De acordo com o Idealista, no último ano, houve uma queda generalizada no número de imóveis residenciais no país (-19%), para pouco mais de 100 mil apartamentos anunciados no idealista no primeiro trimestre de 2026.
Mas, a nível nacional, observaram-se reduções bem diferentes consoante o patamar de preços. Até 300 mil euros:oferta caiu 31% entre o início do ano e o mesmo período do ano anterior para menos de 40 mil casas. Nas diferentes faixas de preços que compõem este patamar, o stock habitacional com preços até 210 mil euros diminuiu para menos de metade;
Acima de 300 mil euros até 600 mil euros: stock desceu 11% num ano, para cerca de 47 mil apartamentos e acima de 600 mil euros: a oferta residencial no patamar mais elevado caiu apenas 8% para quase 22 mil imóveis.
Esta dinâmica inverteu os protagonistas do mercado: se há um ano a oferta mais expressiva se concentrava nos preços mais acessíveis (42% do total), esse peso caiu agora para 36%.

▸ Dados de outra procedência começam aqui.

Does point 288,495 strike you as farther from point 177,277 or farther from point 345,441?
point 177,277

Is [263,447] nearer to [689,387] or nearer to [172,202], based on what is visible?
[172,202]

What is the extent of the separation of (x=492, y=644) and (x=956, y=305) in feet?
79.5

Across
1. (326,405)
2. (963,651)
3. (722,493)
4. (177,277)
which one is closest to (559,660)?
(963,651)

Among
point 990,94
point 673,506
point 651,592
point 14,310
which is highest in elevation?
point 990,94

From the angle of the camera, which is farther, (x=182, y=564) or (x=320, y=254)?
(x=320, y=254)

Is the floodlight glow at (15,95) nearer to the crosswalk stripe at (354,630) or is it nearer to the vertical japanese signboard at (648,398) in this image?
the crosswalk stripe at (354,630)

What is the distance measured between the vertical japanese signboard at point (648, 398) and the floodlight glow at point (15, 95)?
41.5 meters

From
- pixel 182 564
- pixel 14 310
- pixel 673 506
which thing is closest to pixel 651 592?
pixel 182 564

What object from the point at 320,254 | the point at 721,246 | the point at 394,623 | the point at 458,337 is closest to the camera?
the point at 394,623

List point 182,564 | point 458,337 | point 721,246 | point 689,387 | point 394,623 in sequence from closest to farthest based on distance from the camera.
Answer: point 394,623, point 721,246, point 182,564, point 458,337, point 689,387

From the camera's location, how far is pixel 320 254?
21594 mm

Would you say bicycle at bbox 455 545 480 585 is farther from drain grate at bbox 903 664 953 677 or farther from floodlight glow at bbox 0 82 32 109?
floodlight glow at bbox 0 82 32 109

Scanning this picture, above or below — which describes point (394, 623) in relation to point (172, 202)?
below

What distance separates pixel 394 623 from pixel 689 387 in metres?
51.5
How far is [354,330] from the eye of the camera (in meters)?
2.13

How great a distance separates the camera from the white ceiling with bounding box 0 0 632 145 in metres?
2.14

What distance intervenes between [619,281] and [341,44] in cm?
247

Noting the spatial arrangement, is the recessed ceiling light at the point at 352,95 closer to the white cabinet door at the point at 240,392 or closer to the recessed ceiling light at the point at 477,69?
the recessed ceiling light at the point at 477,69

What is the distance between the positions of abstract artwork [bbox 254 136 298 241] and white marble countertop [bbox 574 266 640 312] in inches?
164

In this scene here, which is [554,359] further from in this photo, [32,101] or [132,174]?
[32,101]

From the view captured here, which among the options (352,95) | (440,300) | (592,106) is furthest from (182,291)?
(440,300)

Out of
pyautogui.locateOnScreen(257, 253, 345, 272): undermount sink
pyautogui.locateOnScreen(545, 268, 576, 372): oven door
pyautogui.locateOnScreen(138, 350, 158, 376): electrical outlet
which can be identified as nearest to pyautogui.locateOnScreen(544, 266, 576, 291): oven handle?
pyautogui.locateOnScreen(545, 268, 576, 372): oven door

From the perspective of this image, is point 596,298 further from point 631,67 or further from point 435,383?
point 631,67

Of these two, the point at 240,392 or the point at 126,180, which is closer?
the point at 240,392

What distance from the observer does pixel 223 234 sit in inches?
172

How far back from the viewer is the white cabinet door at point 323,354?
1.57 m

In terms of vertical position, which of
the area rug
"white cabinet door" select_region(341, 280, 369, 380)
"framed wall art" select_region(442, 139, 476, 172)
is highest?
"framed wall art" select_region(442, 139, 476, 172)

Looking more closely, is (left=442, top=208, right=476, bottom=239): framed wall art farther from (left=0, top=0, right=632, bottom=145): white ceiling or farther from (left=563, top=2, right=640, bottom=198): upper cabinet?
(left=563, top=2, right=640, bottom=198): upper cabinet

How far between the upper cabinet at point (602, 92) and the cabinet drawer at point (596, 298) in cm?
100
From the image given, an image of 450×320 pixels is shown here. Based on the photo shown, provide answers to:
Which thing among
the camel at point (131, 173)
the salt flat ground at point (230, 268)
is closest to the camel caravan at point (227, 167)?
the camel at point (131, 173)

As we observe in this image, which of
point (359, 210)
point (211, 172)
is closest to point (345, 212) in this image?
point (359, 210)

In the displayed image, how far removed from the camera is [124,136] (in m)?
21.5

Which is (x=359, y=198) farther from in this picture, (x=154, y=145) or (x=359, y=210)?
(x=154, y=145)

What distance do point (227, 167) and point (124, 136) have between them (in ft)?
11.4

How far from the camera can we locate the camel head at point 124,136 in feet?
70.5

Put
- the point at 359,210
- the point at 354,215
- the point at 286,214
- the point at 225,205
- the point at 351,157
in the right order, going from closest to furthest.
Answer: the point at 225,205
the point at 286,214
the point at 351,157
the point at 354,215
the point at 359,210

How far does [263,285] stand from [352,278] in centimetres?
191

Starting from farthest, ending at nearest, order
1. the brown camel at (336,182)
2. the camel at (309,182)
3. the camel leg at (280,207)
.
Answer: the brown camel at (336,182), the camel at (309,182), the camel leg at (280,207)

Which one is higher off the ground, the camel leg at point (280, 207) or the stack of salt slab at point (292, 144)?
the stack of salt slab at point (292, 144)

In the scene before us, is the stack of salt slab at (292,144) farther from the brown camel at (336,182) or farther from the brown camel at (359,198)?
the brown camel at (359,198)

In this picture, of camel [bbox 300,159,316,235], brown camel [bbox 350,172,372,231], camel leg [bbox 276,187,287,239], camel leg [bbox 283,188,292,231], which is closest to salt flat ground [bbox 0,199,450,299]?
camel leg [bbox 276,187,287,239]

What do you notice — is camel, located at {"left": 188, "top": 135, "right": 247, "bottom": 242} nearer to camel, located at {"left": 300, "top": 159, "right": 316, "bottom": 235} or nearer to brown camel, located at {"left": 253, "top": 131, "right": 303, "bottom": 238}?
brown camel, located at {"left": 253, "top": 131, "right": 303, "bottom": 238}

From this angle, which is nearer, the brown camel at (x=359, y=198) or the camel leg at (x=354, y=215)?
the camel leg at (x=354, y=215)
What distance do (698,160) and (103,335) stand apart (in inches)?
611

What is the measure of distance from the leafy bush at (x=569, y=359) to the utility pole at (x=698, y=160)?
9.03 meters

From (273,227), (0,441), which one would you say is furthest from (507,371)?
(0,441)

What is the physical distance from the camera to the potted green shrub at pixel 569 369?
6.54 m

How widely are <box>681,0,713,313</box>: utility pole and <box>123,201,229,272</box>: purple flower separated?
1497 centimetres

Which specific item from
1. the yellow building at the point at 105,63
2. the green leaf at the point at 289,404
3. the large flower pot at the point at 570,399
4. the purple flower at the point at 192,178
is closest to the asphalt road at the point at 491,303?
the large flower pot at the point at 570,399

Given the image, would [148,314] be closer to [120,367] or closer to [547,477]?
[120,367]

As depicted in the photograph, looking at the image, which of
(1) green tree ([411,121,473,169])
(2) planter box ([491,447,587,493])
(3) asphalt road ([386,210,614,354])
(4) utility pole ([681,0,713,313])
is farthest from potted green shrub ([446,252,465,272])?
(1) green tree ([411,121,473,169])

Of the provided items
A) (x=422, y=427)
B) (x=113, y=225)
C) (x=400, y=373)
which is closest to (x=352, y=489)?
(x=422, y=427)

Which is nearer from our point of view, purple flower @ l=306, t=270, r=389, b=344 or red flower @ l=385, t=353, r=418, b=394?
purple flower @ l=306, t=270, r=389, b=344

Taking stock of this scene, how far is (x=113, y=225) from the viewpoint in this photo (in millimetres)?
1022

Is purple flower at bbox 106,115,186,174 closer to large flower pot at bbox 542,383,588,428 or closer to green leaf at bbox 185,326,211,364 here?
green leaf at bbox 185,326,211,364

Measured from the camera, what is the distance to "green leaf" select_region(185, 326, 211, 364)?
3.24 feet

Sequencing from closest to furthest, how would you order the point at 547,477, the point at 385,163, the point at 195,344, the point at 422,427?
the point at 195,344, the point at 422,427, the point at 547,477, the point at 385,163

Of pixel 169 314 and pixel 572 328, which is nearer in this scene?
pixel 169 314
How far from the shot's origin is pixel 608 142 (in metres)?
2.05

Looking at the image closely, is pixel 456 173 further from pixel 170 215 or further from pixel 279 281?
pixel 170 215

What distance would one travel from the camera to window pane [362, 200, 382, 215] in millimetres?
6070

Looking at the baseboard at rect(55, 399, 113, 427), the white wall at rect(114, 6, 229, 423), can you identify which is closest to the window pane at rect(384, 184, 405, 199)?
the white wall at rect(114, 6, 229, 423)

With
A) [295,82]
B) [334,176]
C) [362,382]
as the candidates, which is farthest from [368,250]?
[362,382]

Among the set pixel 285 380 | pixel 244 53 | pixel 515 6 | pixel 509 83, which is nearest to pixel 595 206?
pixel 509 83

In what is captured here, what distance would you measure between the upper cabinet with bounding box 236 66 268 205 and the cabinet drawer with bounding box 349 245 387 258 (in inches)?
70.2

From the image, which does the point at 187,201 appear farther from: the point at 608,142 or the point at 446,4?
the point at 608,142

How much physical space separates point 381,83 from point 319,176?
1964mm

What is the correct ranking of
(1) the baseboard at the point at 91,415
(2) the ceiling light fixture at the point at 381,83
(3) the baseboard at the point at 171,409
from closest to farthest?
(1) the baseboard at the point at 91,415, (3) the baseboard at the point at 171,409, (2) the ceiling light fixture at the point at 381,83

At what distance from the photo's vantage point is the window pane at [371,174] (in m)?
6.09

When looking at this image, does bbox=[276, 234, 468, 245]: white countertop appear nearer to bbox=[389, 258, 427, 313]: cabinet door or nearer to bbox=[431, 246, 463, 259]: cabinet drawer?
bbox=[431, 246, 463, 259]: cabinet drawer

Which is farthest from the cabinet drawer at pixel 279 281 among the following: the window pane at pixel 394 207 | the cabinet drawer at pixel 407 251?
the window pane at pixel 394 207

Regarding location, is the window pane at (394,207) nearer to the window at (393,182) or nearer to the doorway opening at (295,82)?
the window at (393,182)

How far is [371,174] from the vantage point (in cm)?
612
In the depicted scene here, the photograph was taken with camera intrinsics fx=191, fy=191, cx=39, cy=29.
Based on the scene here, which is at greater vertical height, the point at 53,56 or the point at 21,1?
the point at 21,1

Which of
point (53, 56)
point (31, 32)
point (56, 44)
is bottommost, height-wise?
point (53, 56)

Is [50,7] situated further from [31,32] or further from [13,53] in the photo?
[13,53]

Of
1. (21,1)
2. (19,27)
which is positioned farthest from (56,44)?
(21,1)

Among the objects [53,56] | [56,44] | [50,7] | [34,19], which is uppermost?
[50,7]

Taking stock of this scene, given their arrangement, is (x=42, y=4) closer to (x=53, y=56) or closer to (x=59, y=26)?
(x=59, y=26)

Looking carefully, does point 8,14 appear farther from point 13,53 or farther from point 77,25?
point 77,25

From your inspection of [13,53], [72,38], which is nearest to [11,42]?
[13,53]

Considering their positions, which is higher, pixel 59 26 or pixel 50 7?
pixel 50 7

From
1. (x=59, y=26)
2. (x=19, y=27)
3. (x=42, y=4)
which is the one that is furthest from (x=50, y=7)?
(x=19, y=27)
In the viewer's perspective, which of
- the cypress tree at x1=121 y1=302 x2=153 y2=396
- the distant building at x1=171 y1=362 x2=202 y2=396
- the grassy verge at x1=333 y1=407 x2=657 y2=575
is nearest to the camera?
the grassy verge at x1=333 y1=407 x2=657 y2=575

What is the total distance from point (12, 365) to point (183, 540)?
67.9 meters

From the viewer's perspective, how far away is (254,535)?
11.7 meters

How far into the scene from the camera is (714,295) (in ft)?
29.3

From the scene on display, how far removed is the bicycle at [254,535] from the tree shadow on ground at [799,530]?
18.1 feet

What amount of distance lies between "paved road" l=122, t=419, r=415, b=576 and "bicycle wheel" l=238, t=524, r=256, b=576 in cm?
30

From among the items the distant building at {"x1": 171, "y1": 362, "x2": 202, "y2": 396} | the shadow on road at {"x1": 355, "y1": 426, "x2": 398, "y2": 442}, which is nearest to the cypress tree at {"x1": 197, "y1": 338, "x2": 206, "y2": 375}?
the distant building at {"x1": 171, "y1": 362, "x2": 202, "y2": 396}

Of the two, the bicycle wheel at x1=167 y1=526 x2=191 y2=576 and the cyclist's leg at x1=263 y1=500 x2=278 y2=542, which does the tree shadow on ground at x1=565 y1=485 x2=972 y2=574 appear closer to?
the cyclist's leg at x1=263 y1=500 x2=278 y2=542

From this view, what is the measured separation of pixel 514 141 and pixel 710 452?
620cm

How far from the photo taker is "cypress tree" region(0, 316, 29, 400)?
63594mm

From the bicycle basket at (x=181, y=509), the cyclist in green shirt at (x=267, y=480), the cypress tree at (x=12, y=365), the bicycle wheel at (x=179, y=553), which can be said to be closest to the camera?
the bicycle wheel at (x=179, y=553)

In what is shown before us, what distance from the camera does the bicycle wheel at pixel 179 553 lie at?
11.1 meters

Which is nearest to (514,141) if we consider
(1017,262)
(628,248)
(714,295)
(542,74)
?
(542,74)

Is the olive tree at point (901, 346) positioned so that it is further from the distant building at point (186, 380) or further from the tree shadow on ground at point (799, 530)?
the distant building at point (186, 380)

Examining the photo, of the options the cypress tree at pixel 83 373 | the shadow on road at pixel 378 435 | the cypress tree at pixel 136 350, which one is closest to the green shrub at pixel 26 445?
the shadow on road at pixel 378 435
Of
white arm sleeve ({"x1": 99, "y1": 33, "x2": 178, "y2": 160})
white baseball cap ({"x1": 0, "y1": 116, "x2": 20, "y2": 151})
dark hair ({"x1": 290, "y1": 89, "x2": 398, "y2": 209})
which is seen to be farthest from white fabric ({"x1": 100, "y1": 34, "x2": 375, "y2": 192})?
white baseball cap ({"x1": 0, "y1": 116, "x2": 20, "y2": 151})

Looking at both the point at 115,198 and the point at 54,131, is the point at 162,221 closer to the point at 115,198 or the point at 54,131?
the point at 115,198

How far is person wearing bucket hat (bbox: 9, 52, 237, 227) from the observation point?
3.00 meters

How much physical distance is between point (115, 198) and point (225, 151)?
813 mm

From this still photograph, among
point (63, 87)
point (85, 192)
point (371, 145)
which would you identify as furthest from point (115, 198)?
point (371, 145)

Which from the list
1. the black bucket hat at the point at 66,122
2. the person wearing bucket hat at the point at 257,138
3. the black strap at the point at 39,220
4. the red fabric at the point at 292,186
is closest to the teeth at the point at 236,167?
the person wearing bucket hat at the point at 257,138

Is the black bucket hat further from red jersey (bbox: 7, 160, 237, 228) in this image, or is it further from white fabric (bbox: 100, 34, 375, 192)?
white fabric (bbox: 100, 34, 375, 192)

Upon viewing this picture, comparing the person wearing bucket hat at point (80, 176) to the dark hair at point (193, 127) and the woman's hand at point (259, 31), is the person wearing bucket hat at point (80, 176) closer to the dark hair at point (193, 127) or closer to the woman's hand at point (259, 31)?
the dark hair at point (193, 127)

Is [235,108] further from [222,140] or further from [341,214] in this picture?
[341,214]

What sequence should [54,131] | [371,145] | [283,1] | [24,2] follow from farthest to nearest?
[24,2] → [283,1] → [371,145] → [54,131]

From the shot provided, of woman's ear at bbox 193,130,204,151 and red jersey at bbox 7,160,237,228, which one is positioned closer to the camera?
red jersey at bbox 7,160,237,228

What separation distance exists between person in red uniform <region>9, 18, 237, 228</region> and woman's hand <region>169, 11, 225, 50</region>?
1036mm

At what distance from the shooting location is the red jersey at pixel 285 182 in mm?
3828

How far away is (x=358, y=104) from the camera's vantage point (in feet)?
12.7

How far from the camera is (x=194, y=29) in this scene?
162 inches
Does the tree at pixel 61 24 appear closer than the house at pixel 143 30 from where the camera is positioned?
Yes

Agora, a oferta habitacional mais expressiva situa-se entre 300 mil euros até 600 mil euros (44% do total). E os apartamentos que custam mais de 600 mil euros continuam a ter um peso importante representando um quinto do stock, revela o idealista/data. Tudo isto acaba por ajudar a explicar a rápida subida dos preços das casas no país para novos recordes. E também reflecte os altos custos da construção (mão de obra e materiais) que dificulta a colocação de casas novas a preços acessíveis no mercado.
O mercado aguarda Julho para a entrada em vigor do IVA a 6% na construção e beneficia já da isenção de IMT e Imposto do Selo para jovens até 35 anos — duas das principais medidas do pacote fiscal do Governo, publicado em Diário da República a 20 de Maio. A simplificação do licenciamento urbanístico, com a revisão do RJUE, deverá ainda acelerar a entrada de novos projectos no mercado.
O cenário nacional da oferta de casas à venda esconde várias diferenças a nível local. Desde logo, os apartamentos para comprar abaixo de 300 mil euros representam, pelo menos, metade do stock em 12 das 20 capitais de distrito (ou de regiões autónomas) analisadas.
Neste patamar de preços mais acessível correspondem à grande maioria do stock habitacional em Bragança (98%), Beja (86%) e na Guarda (82%). Esta realidade também é bem expressiva em Castelo Branco, Évora, Portalegre, Viana do Castelo, Santarém, Braga, Viseu, Setúbal e em Vila Real, revelam os dados do idealista/data referentes ao início do ano.
No Porto, os apartamentos à venda até 300 mil euros representam um terço do stock total, sendo que a oferta mais expressiva na Invicta é mesmo nas casas com valores acima de 300 mil euros até 600 mil euros, que pesam 45% no total. Já as casas que custam mais de 600 mil euros pesam 25% sobre a oferta na cidade.
Já o Funchal (ilha da Madeira), Lisboa e Faro são as cidades que têm menor oferta de casas à venda nos degraus mais baixos (3%, 7% e 14%, respectivamente). Enquanto no Funchal e em Faro a maioria da oferta se concentra no intervalo de preços intermédio, em Lisboa a fatia mais expressiva da oferta possui preços acima de 600 mil euros (49% do total).